落ちこぼれ白魔術師ですが、潜伏先の幻獣の国で賢者になりました ~絶対に人間だとバレてはいけない、ドキドキスローライフは溺愛付き~
「ふふっ。ありがとう、ふたりとも。うん! 自信がついたわ。救護所の獣人さんたちの分を急いで作ってしまうわね! 早速今夜、届けたいから」
「はいはーい! あたし、お手伝いするっ!」
「僕も頑張ります!」
 やる気満々のふたりに私は頷いた。実は、やってもらいたいことがあったのだ。それは、編んだアミュレットに紐を取り付ける作業である。五角形のアミュレットはそのままでは持ち運びしにくい。腰に付けたり、首にかけたりするには長めの紐があったほうがいいのだ。実際私のアミュレットにも、ライガンが首からかけられるように紐を付けてくれている。それを参考に、兄ダルシアのアミュレットにも真似して付けたのだった。
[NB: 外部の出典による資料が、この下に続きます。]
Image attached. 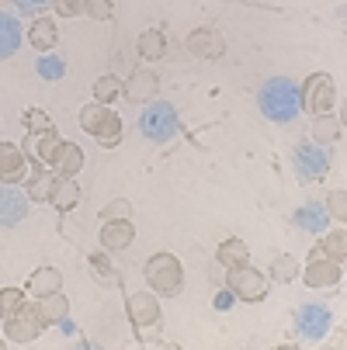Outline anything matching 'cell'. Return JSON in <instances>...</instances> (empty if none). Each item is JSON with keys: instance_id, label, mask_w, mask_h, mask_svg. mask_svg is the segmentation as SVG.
Listing matches in <instances>:
<instances>
[{"instance_id": "cell-1", "label": "cell", "mask_w": 347, "mask_h": 350, "mask_svg": "<svg viewBox=\"0 0 347 350\" xmlns=\"http://www.w3.org/2000/svg\"><path fill=\"white\" fill-rule=\"evenodd\" d=\"M261 111L268 122H278V125H288L303 115V97H299V83L292 77H271L264 87H261Z\"/></svg>"}, {"instance_id": "cell-2", "label": "cell", "mask_w": 347, "mask_h": 350, "mask_svg": "<svg viewBox=\"0 0 347 350\" xmlns=\"http://www.w3.org/2000/svg\"><path fill=\"white\" fill-rule=\"evenodd\" d=\"M77 122H80V129H83L87 135H94L105 149H115V146L122 142V118L115 115L112 105H97V101H94V105H83Z\"/></svg>"}, {"instance_id": "cell-3", "label": "cell", "mask_w": 347, "mask_h": 350, "mask_svg": "<svg viewBox=\"0 0 347 350\" xmlns=\"http://www.w3.org/2000/svg\"><path fill=\"white\" fill-rule=\"evenodd\" d=\"M142 274H146V281H150V288L157 295H167V298L181 295V288H184V267H181V260L174 254H167V250L146 260Z\"/></svg>"}, {"instance_id": "cell-4", "label": "cell", "mask_w": 347, "mask_h": 350, "mask_svg": "<svg viewBox=\"0 0 347 350\" xmlns=\"http://www.w3.org/2000/svg\"><path fill=\"white\" fill-rule=\"evenodd\" d=\"M181 132V118L177 108L167 101H150L139 115V135H146L150 142H170Z\"/></svg>"}, {"instance_id": "cell-5", "label": "cell", "mask_w": 347, "mask_h": 350, "mask_svg": "<svg viewBox=\"0 0 347 350\" xmlns=\"http://www.w3.org/2000/svg\"><path fill=\"white\" fill-rule=\"evenodd\" d=\"M299 97H303V108L316 118V115H330L337 105V83L330 73H309L306 83H299Z\"/></svg>"}, {"instance_id": "cell-6", "label": "cell", "mask_w": 347, "mask_h": 350, "mask_svg": "<svg viewBox=\"0 0 347 350\" xmlns=\"http://www.w3.org/2000/svg\"><path fill=\"white\" fill-rule=\"evenodd\" d=\"M292 167H295V177H299L303 184L323 180V177L330 174V153H326V146H320V142H303V146H295Z\"/></svg>"}, {"instance_id": "cell-7", "label": "cell", "mask_w": 347, "mask_h": 350, "mask_svg": "<svg viewBox=\"0 0 347 350\" xmlns=\"http://www.w3.org/2000/svg\"><path fill=\"white\" fill-rule=\"evenodd\" d=\"M226 288L240 298V302H264L268 291H271V281H268L257 267L240 264V267H229V274H226Z\"/></svg>"}, {"instance_id": "cell-8", "label": "cell", "mask_w": 347, "mask_h": 350, "mask_svg": "<svg viewBox=\"0 0 347 350\" xmlns=\"http://www.w3.org/2000/svg\"><path fill=\"white\" fill-rule=\"evenodd\" d=\"M45 329H49V323L42 319L38 302H25L14 316L4 319V336H8L11 343H35Z\"/></svg>"}, {"instance_id": "cell-9", "label": "cell", "mask_w": 347, "mask_h": 350, "mask_svg": "<svg viewBox=\"0 0 347 350\" xmlns=\"http://www.w3.org/2000/svg\"><path fill=\"white\" fill-rule=\"evenodd\" d=\"M299 278L306 281V288H337L340 278H344V264L330 260L320 250V243H316L309 260H306V267H299Z\"/></svg>"}, {"instance_id": "cell-10", "label": "cell", "mask_w": 347, "mask_h": 350, "mask_svg": "<svg viewBox=\"0 0 347 350\" xmlns=\"http://www.w3.org/2000/svg\"><path fill=\"white\" fill-rule=\"evenodd\" d=\"M330 326H333V316L323 302H306V306L295 309V333H299L303 340H309V343L323 340L330 333Z\"/></svg>"}, {"instance_id": "cell-11", "label": "cell", "mask_w": 347, "mask_h": 350, "mask_svg": "<svg viewBox=\"0 0 347 350\" xmlns=\"http://www.w3.org/2000/svg\"><path fill=\"white\" fill-rule=\"evenodd\" d=\"M125 312H129V323H132L136 333L150 329V326H160V302H157V295H150V291L129 295L125 298Z\"/></svg>"}, {"instance_id": "cell-12", "label": "cell", "mask_w": 347, "mask_h": 350, "mask_svg": "<svg viewBox=\"0 0 347 350\" xmlns=\"http://www.w3.org/2000/svg\"><path fill=\"white\" fill-rule=\"evenodd\" d=\"M28 208H31V202L18 184H0V226L4 229L18 226L28 215Z\"/></svg>"}, {"instance_id": "cell-13", "label": "cell", "mask_w": 347, "mask_h": 350, "mask_svg": "<svg viewBox=\"0 0 347 350\" xmlns=\"http://www.w3.org/2000/svg\"><path fill=\"white\" fill-rule=\"evenodd\" d=\"M31 170L28 153L18 142H0V184H18Z\"/></svg>"}, {"instance_id": "cell-14", "label": "cell", "mask_w": 347, "mask_h": 350, "mask_svg": "<svg viewBox=\"0 0 347 350\" xmlns=\"http://www.w3.org/2000/svg\"><path fill=\"white\" fill-rule=\"evenodd\" d=\"M157 90H160V77L153 70H136L129 77V83H122V94L129 97L132 105H150L157 101Z\"/></svg>"}, {"instance_id": "cell-15", "label": "cell", "mask_w": 347, "mask_h": 350, "mask_svg": "<svg viewBox=\"0 0 347 350\" xmlns=\"http://www.w3.org/2000/svg\"><path fill=\"white\" fill-rule=\"evenodd\" d=\"M31 163V170H28V202L31 205H49V194H53V187H56V170L53 167H45V163H35V160H28Z\"/></svg>"}, {"instance_id": "cell-16", "label": "cell", "mask_w": 347, "mask_h": 350, "mask_svg": "<svg viewBox=\"0 0 347 350\" xmlns=\"http://www.w3.org/2000/svg\"><path fill=\"white\" fill-rule=\"evenodd\" d=\"M188 49H191L198 59H219L226 53V38L216 28H194L188 35Z\"/></svg>"}, {"instance_id": "cell-17", "label": "cell", "mask_w": 347, "mask_h": 350, "mask_svg": "<svg viewBox=\"0 0 347 350\" xmlns=\"http://www.w3.org/2000/svg\"><path fill=\"white\" fill-rule=\"evenodd\" d=\"M136 239V226L132 219H112V222H101V250H108V254H122V250H129Z\"/></svg>"}, {"instance_id": "cell-18", "label": "cell", "mask_w": 347, "mask_h": 350, "mask_svg": "<svg viewBox=\"0 0 347 350\" xmlns=\"http://www.w3.org/2000/svg\"><path fill=\"white\" fill-rule=\"evenodd\" d=\"M45 167H53V170H56V177H77V174L83 170V149H80L77 142L63 139V142H60V149H56V157L49 160Z\"/></svg>"}, {"instance_id": "cell-19", "label": "cell", "mask_w": 347, "mask_h": 350, "mask_svg": "<svg viewBox=\"0 0 347 350\" xmlns=\"http://www.w3.org/2000/svg\"><path fill=\"white\" fill-rule=\"evenodd\" d=\"M56 42H60V28H56L53 18L38 14V18L28 25V45L35 49V53H53Z\"/></svg>"}, {"instance_id": "cell-20", "label": "cell", "mask_w": 347, "mask_h": 350, "mask_svg": "<svg viewBox=\"0 0 347 350\" xmlns=\"http://www.w3.org/2000/svg\"><path fill=\"white\" fill-rule=\"evenodd\" d=\"M87 267H90L94 281L101 284V288H122V274L115 271L108 250H94V254H87Z\"/></svg>"}, {"instance_id": "cell-21", "label": "cell", "mask_w": 347, "mask_h": 350, "mask_svg": "<svg viewBox=\"0 0 347 350\" xmlns=\"http://www.w3.org/2000/svg\"><path fill=\"white\" fill-rule=\"evenodd\" d=\"M21 38H25V28L14 14L0 11V59H11L18 49H21Z\"/></svg>"}, {"instance_id": "cell-22", "label": "cell", "mask_w": 347, "mask_h": 350, "mask_svg": "<svg viewBox=\"0 0 347 350\" xmlns=\"http://www.w3.org/2000/svg\"><path fill=\"white\" fill-rule=\"evenodd\" d=\"M53 291H63V274L56 267H49V264L35 267L31 278H28V295L42 298V295H53Z\"/></svg>"}, {"instance_id": "cell-23", "label": "cell", "mask_w": 347, "mask_h": 350, "mask_svg": "<svg viewBox=\"0 0 347 350\" xmlns=\"http://www.w3.org/2000/svg\"><path fill=\"white\" fill-rule=\"evenodd\" d=\"M77 202H80L77 180L73 177H56V187H53V194H49V205H53L60 215H66V212L77 208Z\"/></svg>"}, {"instance_id": "cell-24", "label": "cell", "mask_w": 347, "mask_h": 350, "mask_svg": "<svg viewBox=\"0 0 347 350\" xmlns=\"http://www.w3.org/2000/svg\"><path fill=\"white\" fill-rule=\"evenodd\" d=\"M216 260L229 271V267H240V264H250V250H246V243H243L240 236H229V239H222V243H219Z\"/></svg>"}, {"instance_id": "cell-25", "label": "cell", "mask_w": 347, "mask_h": 350, "mask_svg": "<svg viewBox=\"0 0 347 350\" xmlns=\"http://www.w3.org/2000/svg\"><path fill=\"white\" fill-rule=\"evenodd\" d=\"M292 222L299 226V229H306V232H323L330 226V212L323 205H316V202H306L299 212L292 215Z\"/></svg>"}, {"instance_id": "cell-26", "label": "cell", "mask_w": 347, "mask_h": 350, "mask_svg": "<svg viewBox=\"0 0 347 350\" xmlns=\"http://www.w3.org/2000/svg\"><path fill=\"white\" fill-rule=\"evenodd\" d=\"M38 312H42V319H45L49 326H56V323H63V319L70 316V298H66L63 291L42 295V298H38Z\"/></svg>"}, {"instance_id": "cell-27", "label": "cell", "mask_w": 347, "mask_h": 350, "mask_svg": "<svg viewBox=\"0 0 347 350\" xmlns=\"http://www.w3.org/2000/svg\"><path fill=\"white\" fill-rule=\"evenodd\" d=\"M136 49H139V56H142V59H150V63L164 59V56H167V31H160V28L142 31L139 42H136Z\"/></svg>"}, {"instance_id": "cell-28", "label": "cell", "mask_w": 347, "mask_h": 350, "mask_svg": "<svg viewBox=\"0 0 347 350\" xmlns=\"http://www.w3.org/2000/svg\"><path fill=\"white\" fill-rule=\"evenodd\" d=\"M340 132H344V125H340L337 115H316L313 118V142L333 146V142H340Z\"/></svg>"}, {"instance_id": "cell-29", "label": "cell", "mask_w": 347, "mask_h": 350, "mask_svg": "<svg viewBox=\"0 0 347 350\" xmlns=\"http://www.w3.org/2000/svg\"><path fill=\"white\" fill-rule=\"evenodd\" d=\"M60 142H63V135H60L56 129L38 132V135H35V149H31V157H28V160H35V163H49V160L56 157Z\"/></svg>"}, {"instance_id": "cell-30", "label": "cell", "mask_w": 347, "mask_h": 350, "mask_svg": "<svg viewBox=\"0 0 347 350\" xmlns=\"http://www.w3.org/2000/svg\"><path fill=\"white\" fill-rule=\"evenodd\" d=\"M271 281H278V284L299 281V260H295L292 254H278L271 260Z\"/></svg>"}, {"instance_id": "cell-31", "label": "cell", "mask_w": 347, "mask_h": 350, "mask_svg": "<svg viewBox=\"0 0 347 350\" xmlns=\"http://www.w3.org/2000/svg\"><path fill=\"white\" fill-rule=\"evenodd\" d=\"M320 250H323L330 260L344 264V260H347V232H344V226H337L333 232H326V239L320 243Z\"/></svg>"}, {"instance_id": "cell-32", "label": "cell", "mask_w": 347, "mask_h": 350, "mask_svg": "<svg viewBox=\"0 0 347 350\" xmlns=\"http://www.w3.org/2000/svg\"><path fill=\"white\" fill-rule=\"evenodd\" d=\"M21 129H25L28 135H38V132H49V129H56V125H53V115H49V111H42V108H25V111H21Z\"/></svg>"}, {"instance_id": "cell-33", "label": "cell", "mask_w": 347, "mask_h": 350, "mask_svg": "<svg viewBox=\"0 0 347 350\" xmlns=\"http://www.w3.org/2000/svg\"><path fill=\"white\" fill-rule=\"evenodd\" d=\"M25 302H28L25 288H0V323H4L8 316H14Z\"/></svg>"}, {"instance_id": "cell-34", "label": "cell", "mask_w": 347, "mask_h": 350, "mask_svg": "<svg viewBox=\"0 0 347 350\" xmlns=\"http://www.w3.org/2000/svg\"><path fill=\"white\" fill-rule=\"evenodd\" d=\"M35 73L42 80H63L66 77V59L53 56V53H42V59L35 63Z\"/></svg>"}, {"instance_id": "cell-35", "label": "cell", "mask_w": 347, "mask_h": 350, "mask_svg": "<svg viewBox=\"0 0 347 350\" xmlns=\"http://www.w3.org/2000/svg\"><path fill=\"white\" fill-rule=\"evenodd\" d=\"M118 94H122V80L118 77H97L94 80V101L97 105H112Z\"/></svg>"}, {"instance_id": "cell-36", "label": "cell", "mask_w": 347, "mask_h": 350, "mask_svg": "<svg viewBox=\"0 0 347 350\" xmlns=\"http://www.w3.org/2000/svg\"><path fill=\"white\" fill-rule=\"evenodd\" d=\"M83 14L94 21H112L115 18V0H83Z\"/></svg>"}, {"instance_id": "cell-37", "label": "cell", "mask_w": 347, "mask_h": 350, "mask_svg": "<svg viewBox=\"0 0 347 350\" xmlns=\"http://www.w3.org/2000/svg\"><path fill=\"white\" fill-rule=\"evenodd\" d=\"M97 219H101V222H112V219H132V205L125 202V198H115L112 205H105L101 212H97Z\"/></svg>"}, {"instance_id": "cell-38", "label": "cell", "mask_w": 347, "mask_h": 350, "mask_svg": "<svg viewBox=\"0 0 347 350\" xmlns=\"http://www.w3.org/2000/svg\"><path fill=\"white\" fill-rule=\"evenodd\" d=\"M326 212H333V219L337 222H344L347 219V191L344 187H337L333 194H326V205H323Z\"/></svg>"}, {"instance_id": "cell-39", "label": "cell", "mask_w": 347, "mask_h": 350, "mask_svg": "<svg viewBox=\"0 0 347 350\" xmlns=\"http://www.w3.org/2000/svg\"><path fill=\"white\" fill-rule=\"evenodd\" d=\"M53 8L60 18H77V14H83V0H53Z\"/></svg>"}, {"instance_id": "cell-40", "label": "cell", "mask_w": 347, "mask_h": 350, "mask_svg": "<svg viewBox=\"0 0 347 350\" xmlns=\"http://www.w3.org/2000/svg\"><path fill=\"white\" fill-rule=\"evenodd\" d=\"M14 4H18V11H21V14H35V18H38L49 4H53V0H14Z\"/></svg>"}, {"instance_id": "cell-41", "label": "cell", "mask_w": 347, "mask_h": 350, "mask_svg": "<svg viewBox=\"0 0 347 350\" xmlns=\"http://www.w3.org/2000/svg\"><path fill=\"white\" fill-rule=\"evenodd\" d=\"M233 302H236V295H233L229 288H222V291H216V298H212V306H216L219 312H226V309H233Z\"/></svg>"}, {"instance_id": "cell-42", "label": "cell", "mask_w": 347, "mask_h": 350, "mask_svg": "<svg viewBox=\"0 0 347 350\" xmlns=\"http://www.w3.org/2000/svg\"><path fill=\"white\" fill-rule=\"evenodd\" d=\"M4 347H8V343H4V340H0V350H4Z\"/></svg>"}]
</instances>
 先程出来上がったばかりのアミュレットを例にして、紐の付け方を教えると、ホミとリンレンは自身のアミュレットに同じように紐を付けていく。その様子を見ながら、私はアミュレットの量産を始めた。「量産」といえども、願いを込めることに手を抜いたりはしない。ひとつひとつ丁寧に、編み目のひと目ごとにみんなの無事を願って気持ちを込めていった。